Le mode G, contrairement au mode A, impose d’avoir des barres très insérées dans le cœur pendant de longues périodes. Ces longues périodes d’insertion posent des questions de sûreté notamment par rapport au risque IPG pour les fonctionnements prolongés à faible puissance. Cette particularité du mode G permet cependant un retour instantané à puissance maximale à tout moment grâce à la réserve de réactivité que constitue le GCP. Au cours du transitoire, l’opérateur est autorisé par les STE à sortir temporairement de la bande de manœuvre du GRT ou à extraire les GCP par rapport à la courbe G3, ce qui donne une petite marge de manœuvre à l’opérateur face à des situations plus difficiles à gérer, notamment en fin de cycle lorsque les opérations de dilution et de borication sont très lentes.

3.1.1.3

Le mode T

Le mode T est le mode automatique conçu pour l’EPR. Il permet un suivi de charge optimisé pour réduire le volume d’effluents tout en augmentant la manœuvrabilité du réacteur. D’autres modes automatiques existent, comme le mode X du palier N4, qui permet un contrôle automatique de l’axial offset.

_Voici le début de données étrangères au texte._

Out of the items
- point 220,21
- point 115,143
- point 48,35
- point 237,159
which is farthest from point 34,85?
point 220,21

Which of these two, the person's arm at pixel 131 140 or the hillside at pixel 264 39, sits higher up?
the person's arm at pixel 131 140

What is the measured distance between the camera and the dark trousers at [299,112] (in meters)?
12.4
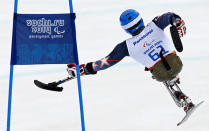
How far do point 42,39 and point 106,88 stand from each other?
2.25 m

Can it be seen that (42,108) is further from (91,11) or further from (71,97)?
(91,11)

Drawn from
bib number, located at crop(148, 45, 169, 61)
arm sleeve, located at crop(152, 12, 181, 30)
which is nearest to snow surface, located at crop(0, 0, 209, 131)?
bib number, located at crop(148, 45, 169, 61)

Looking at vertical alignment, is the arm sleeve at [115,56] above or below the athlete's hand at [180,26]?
below

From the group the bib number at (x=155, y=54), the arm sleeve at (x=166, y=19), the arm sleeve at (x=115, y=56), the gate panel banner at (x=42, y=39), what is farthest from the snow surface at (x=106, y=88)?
the arm sleeve at (x=166, y=19)

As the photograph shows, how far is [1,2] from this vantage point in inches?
465

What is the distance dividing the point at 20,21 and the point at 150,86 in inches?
112

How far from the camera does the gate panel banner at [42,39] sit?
5781 millimetres

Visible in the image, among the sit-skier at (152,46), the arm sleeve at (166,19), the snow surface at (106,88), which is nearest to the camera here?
the arm sleeve at (166,19)

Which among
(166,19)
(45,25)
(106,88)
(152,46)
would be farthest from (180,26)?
(106,88)

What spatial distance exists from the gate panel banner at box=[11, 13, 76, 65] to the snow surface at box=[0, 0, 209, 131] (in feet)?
3.98

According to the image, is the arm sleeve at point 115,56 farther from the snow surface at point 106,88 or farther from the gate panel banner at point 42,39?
the snow surface at point 106,88

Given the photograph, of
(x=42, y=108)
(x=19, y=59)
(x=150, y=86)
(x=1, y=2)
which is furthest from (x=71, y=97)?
(x=1, y=2)

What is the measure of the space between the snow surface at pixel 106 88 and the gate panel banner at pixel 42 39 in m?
1.21

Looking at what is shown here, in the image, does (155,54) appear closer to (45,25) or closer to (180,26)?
(180,26)
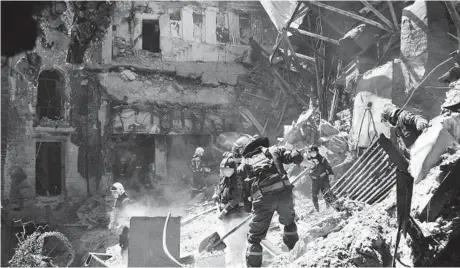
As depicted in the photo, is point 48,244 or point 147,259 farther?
point 48,244

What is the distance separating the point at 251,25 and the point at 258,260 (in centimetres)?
1326

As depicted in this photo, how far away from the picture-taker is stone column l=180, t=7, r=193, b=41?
16391 mm

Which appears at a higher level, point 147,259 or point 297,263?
point 297,263

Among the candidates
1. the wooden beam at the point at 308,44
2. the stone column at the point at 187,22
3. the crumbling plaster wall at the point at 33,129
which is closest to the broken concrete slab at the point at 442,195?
the wooden beam at the point at 308,44

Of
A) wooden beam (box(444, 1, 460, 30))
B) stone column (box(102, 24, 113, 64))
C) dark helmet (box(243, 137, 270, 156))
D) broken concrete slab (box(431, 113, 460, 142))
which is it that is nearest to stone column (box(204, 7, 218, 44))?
stone column (box(102, 24, 113, 64))

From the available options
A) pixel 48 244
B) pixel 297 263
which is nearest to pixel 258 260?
pixel 297 263

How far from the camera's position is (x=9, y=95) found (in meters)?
14.2

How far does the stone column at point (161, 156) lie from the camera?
1577 centimetres

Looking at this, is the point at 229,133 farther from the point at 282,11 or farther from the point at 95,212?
the point at 95,212

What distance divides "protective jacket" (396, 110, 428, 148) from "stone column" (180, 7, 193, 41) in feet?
39.5

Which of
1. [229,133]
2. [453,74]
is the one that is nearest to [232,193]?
[453,74]

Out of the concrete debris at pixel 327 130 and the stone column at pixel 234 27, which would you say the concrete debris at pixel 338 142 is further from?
the stone column at pixel 234 27

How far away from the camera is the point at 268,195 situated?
529 centimetres

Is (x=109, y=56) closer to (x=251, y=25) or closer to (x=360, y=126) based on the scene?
(x=251, y=25)
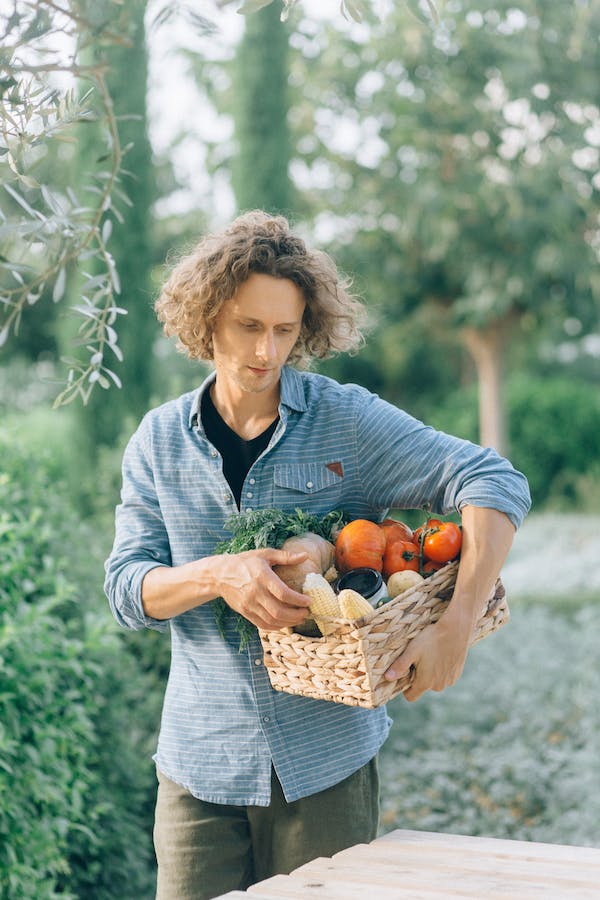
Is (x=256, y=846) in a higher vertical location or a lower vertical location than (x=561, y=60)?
lower

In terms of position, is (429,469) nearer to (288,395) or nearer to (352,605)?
(288,395)

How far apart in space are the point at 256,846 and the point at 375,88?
1276 centimetres

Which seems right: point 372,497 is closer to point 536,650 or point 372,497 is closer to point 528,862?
point 528,862

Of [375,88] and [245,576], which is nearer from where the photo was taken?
[245,576]

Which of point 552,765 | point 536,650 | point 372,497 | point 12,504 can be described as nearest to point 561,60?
point 536,650

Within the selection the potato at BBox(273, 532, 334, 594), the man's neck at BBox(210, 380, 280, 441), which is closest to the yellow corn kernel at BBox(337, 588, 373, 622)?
the potato at BBox(273, 532, 334, 594)

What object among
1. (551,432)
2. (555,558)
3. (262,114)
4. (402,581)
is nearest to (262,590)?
(402,581)

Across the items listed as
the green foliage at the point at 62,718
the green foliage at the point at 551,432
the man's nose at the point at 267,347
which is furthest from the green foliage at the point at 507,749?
the green foliage at the point at 551,432

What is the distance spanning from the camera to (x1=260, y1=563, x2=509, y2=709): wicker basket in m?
2.04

Cependant, les 4 centrales du palier N4 sont pilotées en mode A à cause du risque IPG lié à la présence d’un groupe fortement inséré dans le mode X. On se contentera ici de présenter le mode T [58].

Le mode T se fixe pour objectif de contrôler à la fois la température moyenne, l’axial offset, et la capacité de retour en puissancePmax. Les barres de contrôle et le bore sont gérés de manière automatique.

Les cinq sous-groupes de grappes, P1 à P5, sont répartis en deux groupes : — Pbank est asservi à la régulation de la température moyenne,

— Hbank est asservi au contrôle de l’axial offset.

La répartition des sous-groupes dans ces deux groupes dépend du niveau de puissance. À haute puissance, P1 est suffisant pour réguler la température, puis progressivement quand la puissance descend P2 passe dans

Pbank, et ainsi de suite. Les barres du groupePbank sont assez insérées dans le cœur. Même à 100% PN, P1 est

un peu plus inséré que les autres groupes.

Les barres du groupe Hbank restent proches du haut du cœur afin d’avoir un impact maximal sur l’axial

offset. Le réglage de l’axial offset se fait par mouvements compensés de Pbank et Hbank. On utilise d’abord

les barres de Hbank pour régler l’axial offset parce qu’elles ont un effet très important sur la distribution du

flux, puis on compense l’insertion/extraction de réactivité par un mouvement contraire dePbank, qui ne va pas

beaucoup modifier la distribution de puissance étant donné que les barres sont très insérées.

Le bore sert à contrôler Pmax. En effet, avec les deux mécanismes présentés au-dessus, rien n’assure que

l’extraction des barres puisse permettre de ramener le cœur à sa puissance nominale. Comme sur le mode G, une courbe de calibrage donnant la position de Pbank permettant d’assurer la compensation du défaut de

puissance est générée. Le bore est utilisé pour réguler la position dePbank autour de cette consigne. L’avantage

par rapport au mode G est que la valeur de Pmax est réglable. Ainsi, si l’opérateur sait qu’il va effectuer un

transitoire et qu’il n’aura pas besoin de remonter à 100% PN, il peut décider de sacrifier laPmax de façon à

réduire le volume d’effluents. C’est alorsPbank qui va compenser l’empoisonnement xénon.